EXERCISE OBJECTIVE
Each line of the listing below, from the very first to the one that contains "There was a solar emerging-flux", is to be retyped exactly as it stands.

........

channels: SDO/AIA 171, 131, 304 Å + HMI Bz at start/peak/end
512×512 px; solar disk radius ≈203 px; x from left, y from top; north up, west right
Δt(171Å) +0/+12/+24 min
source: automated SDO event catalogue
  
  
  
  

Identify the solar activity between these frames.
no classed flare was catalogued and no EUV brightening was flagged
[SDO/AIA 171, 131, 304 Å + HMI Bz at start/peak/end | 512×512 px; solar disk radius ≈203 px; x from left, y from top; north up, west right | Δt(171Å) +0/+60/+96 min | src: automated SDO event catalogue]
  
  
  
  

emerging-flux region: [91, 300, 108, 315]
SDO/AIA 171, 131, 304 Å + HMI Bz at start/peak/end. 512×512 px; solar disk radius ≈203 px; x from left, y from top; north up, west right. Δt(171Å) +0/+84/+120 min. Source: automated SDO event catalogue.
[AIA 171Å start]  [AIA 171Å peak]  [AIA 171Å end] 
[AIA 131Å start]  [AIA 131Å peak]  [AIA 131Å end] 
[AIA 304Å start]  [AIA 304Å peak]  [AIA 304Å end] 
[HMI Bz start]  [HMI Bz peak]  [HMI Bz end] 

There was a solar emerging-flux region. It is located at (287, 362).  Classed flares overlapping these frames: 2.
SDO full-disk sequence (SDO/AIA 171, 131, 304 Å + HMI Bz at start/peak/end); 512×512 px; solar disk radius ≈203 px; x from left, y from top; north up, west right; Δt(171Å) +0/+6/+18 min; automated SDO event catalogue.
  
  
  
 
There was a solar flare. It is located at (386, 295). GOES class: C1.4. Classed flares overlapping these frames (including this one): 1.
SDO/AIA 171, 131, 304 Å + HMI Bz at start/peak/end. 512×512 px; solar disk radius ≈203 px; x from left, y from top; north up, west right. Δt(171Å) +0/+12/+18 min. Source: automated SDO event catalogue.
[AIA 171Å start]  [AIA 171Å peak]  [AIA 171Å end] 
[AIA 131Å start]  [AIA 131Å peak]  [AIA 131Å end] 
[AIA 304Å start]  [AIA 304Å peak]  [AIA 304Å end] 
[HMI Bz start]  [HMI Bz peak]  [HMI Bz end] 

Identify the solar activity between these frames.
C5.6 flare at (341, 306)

........

EXPECTED ANSWER
channels: SDO/AIA 171, 131, 304 Å + HMI Bz at start/peak/end
512×512 px; solar disk radius ≈203 px; x from left, y from top; north up, west right
Δt(171Å) +0/+12/+24 min
source: automated SDO event catalogue
  
  
  
  

Identify the solar activity between these frames.
no classed flare was catalogued and no EUV brightening was flagged
[SDO/AIA 171, 131, 304 Å + HMI Bz at start/peak/end | 512×512 px; solar disk radius ≈203 px; x from left, y from top; north up, west right | Δt(171Å) +0/+60/+96 min | src: automated SDO event catalogue]
  
  
  
  

emerging-flux region: [91, 300, 108, 315]
SDO/AIA 171, 131, 304 Å + HMI Bz at start/peak/end. 512×512 px; solar disk radius ≈203 px; x from left, y from top; north up, west right. Δt(171Å) +0/+84/+120 min. Source: automated SDO event catalogue.
[AIA 171Å start]  [AIA 171Å peak]  [AIA 171Å end] 
[AIA 131Å start]  [AIA 131Å peak]  [AIA 131Å end] 
[AIA 304Å start]  [AIA 304Å peak]  [AIA 304Å end] 
[HMI Bz start]  [HMI Bz peak]  [HMI Bz end] 

There was a solar emerging-flux region. It is located at (287, 362).  Classed flares overlapping these frames: 2.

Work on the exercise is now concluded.